L’Urbigène Dominique Mottas fréquente les bals de campagne dans les salles des villages du Nord vaudois. Des lieux pas toujours bien équipés à ses yeux, étant donné le caractère épisodique des bals. Avec ses amis, il se met à passer de la musique, notamment à Arnex. Alors que l’on vit les débuts du disco en Europe, il obtient une autorisation de la Commune et y développe les prémices de sa discothèque. C’est là que commencent les remous avec la Municipalité, qui ne veut pas des nuisances, débuts de plus de 35 ans de bataille. En achetant un des dancings de Vallorbe, en le transformant en pub, le jeune homme de 18 ans récupère une licence et l’utilise pour Arnex, où il bénéficie de la clause du besoin (article qui limitait le nombre d’établissements dans un certain rayon). Il choisira de baptiser la discothèque le Cash-Box en référence au hit parade américain du même nom. En 1986, elle deviendra l’Arthur’s, se basant sur la légende du roi.

La reprise – 1988

Le changement de propriétaire de 1988 est lui aussi le fruit d’une sacrée histoire, dont très peu de monde est au courant. Client régulier de l’établissement, Claude-Alain Thomann, lui aussi urbigène, se rend un soir, avec une bonne vingtaine d’amis, à Arnex. Il tente alors de négocier le prix de l’entrée, qu’il estime trop cher pour tant de monde. Le directeur de l’époque, Yves Faivre, refuse catégoriquement d’accorder une exception. Encore vexé d’avoir dû payer la totalité du prix d’entrée, Claude-Alain Thomann lance, dès le lendemain, à Dominique Mottas : «Tu la vends combien ta discothèque ?» Quelques temps plus tard, le premier cité devient le nouveau propriétaire des lieux. Alors que tout le monde imagine qu’Yves Faivre, qui avait tenu tête à Claude-Alain Thomann à l’entrée de la boîte, sera viré, les deux hommes se lient d’amitié. Ils travaillent encore ensemble aujourd’hui… «Yves avait raison, reconnaît aujourd’hui Claude-Alain Thomann. Ma réaction de l’époque était lamentable.» Mais elle a changé l’histoire.
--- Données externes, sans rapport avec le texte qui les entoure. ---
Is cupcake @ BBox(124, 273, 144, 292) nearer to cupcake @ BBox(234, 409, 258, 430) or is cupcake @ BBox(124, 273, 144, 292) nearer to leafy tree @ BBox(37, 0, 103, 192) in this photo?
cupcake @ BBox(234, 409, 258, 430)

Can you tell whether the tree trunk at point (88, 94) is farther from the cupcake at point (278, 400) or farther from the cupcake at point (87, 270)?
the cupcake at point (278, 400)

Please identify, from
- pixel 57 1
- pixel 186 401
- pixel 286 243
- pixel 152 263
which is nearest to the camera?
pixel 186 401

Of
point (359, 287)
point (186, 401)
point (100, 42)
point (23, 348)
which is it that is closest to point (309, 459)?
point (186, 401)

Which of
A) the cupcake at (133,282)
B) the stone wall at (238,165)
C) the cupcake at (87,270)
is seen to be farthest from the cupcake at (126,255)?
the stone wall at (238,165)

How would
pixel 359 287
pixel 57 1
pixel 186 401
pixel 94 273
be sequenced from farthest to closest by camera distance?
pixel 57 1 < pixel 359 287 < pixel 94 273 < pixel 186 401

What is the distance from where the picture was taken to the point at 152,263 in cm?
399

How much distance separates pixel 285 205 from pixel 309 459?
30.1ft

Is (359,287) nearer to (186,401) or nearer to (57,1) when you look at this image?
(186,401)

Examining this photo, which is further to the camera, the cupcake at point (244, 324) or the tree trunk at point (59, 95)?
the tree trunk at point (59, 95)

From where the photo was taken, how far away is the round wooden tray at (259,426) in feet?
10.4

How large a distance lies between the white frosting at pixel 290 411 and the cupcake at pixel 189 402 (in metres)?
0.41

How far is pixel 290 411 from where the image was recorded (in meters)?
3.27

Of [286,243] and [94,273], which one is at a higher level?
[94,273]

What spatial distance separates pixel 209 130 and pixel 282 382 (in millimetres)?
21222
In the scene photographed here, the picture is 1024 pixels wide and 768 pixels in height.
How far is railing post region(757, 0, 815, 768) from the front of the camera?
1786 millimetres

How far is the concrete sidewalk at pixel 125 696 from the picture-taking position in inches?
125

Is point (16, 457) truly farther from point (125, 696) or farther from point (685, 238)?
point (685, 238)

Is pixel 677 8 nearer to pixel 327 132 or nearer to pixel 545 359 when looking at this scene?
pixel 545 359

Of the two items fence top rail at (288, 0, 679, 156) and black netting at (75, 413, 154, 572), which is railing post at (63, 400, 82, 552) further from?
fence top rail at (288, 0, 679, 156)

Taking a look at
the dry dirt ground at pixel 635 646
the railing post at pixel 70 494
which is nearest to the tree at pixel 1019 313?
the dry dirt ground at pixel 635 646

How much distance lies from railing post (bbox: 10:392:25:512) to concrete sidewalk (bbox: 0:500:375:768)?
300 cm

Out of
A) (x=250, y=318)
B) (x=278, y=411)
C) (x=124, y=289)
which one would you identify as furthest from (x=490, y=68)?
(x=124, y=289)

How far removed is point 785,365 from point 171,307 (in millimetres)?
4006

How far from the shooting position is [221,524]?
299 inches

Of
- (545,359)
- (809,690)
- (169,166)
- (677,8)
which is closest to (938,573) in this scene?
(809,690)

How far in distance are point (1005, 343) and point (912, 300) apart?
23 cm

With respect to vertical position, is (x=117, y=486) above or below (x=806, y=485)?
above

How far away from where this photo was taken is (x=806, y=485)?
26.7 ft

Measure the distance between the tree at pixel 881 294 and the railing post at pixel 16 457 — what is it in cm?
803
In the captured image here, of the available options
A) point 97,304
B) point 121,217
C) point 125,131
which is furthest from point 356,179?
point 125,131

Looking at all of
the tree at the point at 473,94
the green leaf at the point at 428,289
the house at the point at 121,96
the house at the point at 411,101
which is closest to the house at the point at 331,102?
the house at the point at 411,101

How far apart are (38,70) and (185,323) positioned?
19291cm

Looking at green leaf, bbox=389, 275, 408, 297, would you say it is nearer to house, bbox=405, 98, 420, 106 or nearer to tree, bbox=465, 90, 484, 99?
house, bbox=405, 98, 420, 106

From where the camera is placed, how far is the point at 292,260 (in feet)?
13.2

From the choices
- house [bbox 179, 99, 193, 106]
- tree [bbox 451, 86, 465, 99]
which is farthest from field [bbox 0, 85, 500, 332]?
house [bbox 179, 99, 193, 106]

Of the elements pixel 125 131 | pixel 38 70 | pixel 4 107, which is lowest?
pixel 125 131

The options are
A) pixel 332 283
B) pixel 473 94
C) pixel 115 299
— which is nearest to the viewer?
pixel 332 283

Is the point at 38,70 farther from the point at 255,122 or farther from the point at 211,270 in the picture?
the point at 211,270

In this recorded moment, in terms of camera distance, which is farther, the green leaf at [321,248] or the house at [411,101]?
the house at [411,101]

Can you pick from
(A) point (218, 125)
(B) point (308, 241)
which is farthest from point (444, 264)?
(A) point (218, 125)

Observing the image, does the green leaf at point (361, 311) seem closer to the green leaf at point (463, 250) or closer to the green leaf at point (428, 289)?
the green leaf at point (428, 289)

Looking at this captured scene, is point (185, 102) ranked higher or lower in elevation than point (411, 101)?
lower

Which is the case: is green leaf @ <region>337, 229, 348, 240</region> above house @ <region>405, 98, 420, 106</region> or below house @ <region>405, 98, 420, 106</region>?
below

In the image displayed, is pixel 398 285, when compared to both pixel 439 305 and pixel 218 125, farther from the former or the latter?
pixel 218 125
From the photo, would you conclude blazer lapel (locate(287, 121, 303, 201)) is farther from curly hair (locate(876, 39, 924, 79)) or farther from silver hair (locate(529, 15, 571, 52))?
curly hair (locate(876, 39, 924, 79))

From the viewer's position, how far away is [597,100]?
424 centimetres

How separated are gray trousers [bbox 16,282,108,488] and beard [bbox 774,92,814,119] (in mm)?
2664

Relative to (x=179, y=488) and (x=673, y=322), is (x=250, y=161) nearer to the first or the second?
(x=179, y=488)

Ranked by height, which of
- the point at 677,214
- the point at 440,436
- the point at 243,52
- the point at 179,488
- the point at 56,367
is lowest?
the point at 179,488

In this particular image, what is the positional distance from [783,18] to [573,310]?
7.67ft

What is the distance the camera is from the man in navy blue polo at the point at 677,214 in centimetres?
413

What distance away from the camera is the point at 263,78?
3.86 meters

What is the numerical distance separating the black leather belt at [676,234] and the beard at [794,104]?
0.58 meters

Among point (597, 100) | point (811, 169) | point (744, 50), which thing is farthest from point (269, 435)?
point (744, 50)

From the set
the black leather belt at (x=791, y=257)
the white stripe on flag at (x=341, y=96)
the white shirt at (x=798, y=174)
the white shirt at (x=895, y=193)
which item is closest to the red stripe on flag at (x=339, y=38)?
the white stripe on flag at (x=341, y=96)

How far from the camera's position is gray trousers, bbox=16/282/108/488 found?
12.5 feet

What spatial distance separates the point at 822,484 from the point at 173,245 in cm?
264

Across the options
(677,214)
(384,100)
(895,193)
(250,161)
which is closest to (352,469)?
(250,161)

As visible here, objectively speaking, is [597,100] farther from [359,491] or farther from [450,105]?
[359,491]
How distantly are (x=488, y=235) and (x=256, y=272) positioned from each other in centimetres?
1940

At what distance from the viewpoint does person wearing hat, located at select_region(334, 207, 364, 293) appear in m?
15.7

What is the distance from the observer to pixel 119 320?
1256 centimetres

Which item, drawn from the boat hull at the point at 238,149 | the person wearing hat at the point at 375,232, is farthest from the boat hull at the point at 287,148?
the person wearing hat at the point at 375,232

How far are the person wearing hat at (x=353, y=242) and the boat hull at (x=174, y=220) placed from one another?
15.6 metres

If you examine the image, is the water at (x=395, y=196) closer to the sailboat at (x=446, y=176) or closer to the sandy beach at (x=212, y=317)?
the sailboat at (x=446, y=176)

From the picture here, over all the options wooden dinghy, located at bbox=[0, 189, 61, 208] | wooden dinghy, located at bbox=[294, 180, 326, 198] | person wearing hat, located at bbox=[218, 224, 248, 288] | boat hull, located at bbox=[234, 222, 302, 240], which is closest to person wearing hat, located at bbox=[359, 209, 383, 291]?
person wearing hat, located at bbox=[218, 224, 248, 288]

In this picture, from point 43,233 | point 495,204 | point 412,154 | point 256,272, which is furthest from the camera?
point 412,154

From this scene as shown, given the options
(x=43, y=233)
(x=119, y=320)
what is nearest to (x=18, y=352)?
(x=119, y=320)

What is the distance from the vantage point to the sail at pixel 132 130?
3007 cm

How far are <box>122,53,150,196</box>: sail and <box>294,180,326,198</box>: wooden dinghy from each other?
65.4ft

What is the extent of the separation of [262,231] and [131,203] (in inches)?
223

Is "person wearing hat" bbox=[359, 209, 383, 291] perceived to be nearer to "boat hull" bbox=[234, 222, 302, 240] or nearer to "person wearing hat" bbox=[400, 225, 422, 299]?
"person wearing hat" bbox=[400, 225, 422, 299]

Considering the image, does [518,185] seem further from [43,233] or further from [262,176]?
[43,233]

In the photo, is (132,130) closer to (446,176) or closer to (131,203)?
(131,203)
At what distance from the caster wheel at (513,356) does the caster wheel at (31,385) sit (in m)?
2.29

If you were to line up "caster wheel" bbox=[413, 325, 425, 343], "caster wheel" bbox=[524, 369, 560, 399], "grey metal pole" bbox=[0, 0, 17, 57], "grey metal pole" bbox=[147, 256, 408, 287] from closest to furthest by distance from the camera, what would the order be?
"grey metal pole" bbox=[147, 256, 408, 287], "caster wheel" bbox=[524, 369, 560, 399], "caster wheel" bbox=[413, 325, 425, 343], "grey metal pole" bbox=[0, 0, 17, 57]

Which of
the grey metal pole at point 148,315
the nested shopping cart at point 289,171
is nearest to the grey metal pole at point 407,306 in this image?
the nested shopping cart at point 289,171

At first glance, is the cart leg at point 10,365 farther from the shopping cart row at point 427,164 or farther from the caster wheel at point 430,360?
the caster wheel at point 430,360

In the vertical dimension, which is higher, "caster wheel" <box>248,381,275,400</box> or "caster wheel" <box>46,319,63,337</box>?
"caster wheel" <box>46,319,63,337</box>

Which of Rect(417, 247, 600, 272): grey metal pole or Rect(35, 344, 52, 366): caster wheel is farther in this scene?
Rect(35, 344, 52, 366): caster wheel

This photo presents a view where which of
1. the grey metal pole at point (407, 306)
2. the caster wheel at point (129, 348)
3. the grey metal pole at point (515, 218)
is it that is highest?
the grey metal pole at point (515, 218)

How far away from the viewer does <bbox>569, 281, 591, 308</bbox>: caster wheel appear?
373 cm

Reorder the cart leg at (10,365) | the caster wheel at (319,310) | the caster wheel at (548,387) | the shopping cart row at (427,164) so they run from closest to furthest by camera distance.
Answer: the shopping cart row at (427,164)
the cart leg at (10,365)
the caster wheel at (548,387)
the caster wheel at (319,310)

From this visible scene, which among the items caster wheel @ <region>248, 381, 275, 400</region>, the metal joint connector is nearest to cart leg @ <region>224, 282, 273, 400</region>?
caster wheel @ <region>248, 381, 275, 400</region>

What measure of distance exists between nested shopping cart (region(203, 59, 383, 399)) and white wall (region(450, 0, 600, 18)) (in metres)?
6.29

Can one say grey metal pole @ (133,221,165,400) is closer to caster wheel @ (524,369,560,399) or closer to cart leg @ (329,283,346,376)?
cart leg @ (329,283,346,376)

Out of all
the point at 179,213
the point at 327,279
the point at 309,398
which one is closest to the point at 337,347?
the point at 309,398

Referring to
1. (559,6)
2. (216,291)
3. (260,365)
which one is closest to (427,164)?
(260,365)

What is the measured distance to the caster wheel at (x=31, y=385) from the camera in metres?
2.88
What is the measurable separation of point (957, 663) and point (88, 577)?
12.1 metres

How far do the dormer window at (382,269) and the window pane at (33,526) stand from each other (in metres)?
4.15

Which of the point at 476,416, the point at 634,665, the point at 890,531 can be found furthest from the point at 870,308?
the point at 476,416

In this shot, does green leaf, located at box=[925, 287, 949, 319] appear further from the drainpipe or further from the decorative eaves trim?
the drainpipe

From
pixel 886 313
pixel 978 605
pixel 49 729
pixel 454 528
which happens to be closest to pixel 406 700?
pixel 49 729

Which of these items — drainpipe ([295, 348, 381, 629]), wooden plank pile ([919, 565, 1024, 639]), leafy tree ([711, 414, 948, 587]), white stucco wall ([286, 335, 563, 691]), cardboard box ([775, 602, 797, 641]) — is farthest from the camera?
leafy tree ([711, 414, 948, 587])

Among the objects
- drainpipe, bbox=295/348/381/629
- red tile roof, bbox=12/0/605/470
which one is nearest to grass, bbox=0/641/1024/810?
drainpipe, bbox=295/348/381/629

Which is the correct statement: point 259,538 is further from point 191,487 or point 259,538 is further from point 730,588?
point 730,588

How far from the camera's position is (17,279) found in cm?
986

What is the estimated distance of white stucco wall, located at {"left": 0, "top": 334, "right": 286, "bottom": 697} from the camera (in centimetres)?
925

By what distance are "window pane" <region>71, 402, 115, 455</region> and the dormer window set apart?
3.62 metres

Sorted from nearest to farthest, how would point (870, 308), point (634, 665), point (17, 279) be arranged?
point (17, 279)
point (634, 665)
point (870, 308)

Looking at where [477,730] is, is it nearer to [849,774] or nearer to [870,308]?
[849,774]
Le vingtième anniversaire – 1996

Depuis le début des années 90, l’Arthur’s est devenu le Why Not ?, un nom qui marquera fortement toute une génération. Pour les 20 ans de l’établissement, une fête de cinq jours est organisée avec, chaque soir, une affiche exceptionnelle. Boney M est notamment présent. Comme pour les Girons, les Jeunesses campagnardes viennent sur place avec leurs roulottes pour passer la totalité de la fête dans le village, dans l’ambiance qu’on imagine.

Les afters Johnny – fin des années 90

Fan convaincu de Johnny Hallyday, Claude-Alain Thomann décide de repasser au Why Not ? Les meilleurs disques du rockeur, comme à l’époque du Cash-Box, en toute fin de soirée. Cela se déroule vers 4h du matin, à la fin des années 90, pour lui et quelques-uns des plus assidus. Ils se comptent d’abord sur les doigts de la main, puis deviennent une dizaine, une vingtaine… «Au final, tout le monde restait jusqu’à la fermeture pour écouter du Johnny. Les gens ne voulaient plus partir, se souvient-il. Il a fallu arrêter, car on finissait à 500 personnes à 8h du matin !»

La «Tribunal Disco» – 2010

En décembre 2010, la Cour de droit administratif et public visite les lieux, fermés depuis 18 mois. Elle doit trancher dans le différend qui oppose la Municipalité au nouveau locataire des lieux. La Commune n’a, en effet, pas délivré le permis d’exploitation et les problèmes de nuisance sont, comme depuis toujours, au coeur du conflit, alors que le nouvel exploitant a déjà investi, selon lui, pour près de 400 000 francs dans des travaux et payé deux ans de loyer en avance. Il souhaitait alors nommer son établissement… «Tribunal Disco».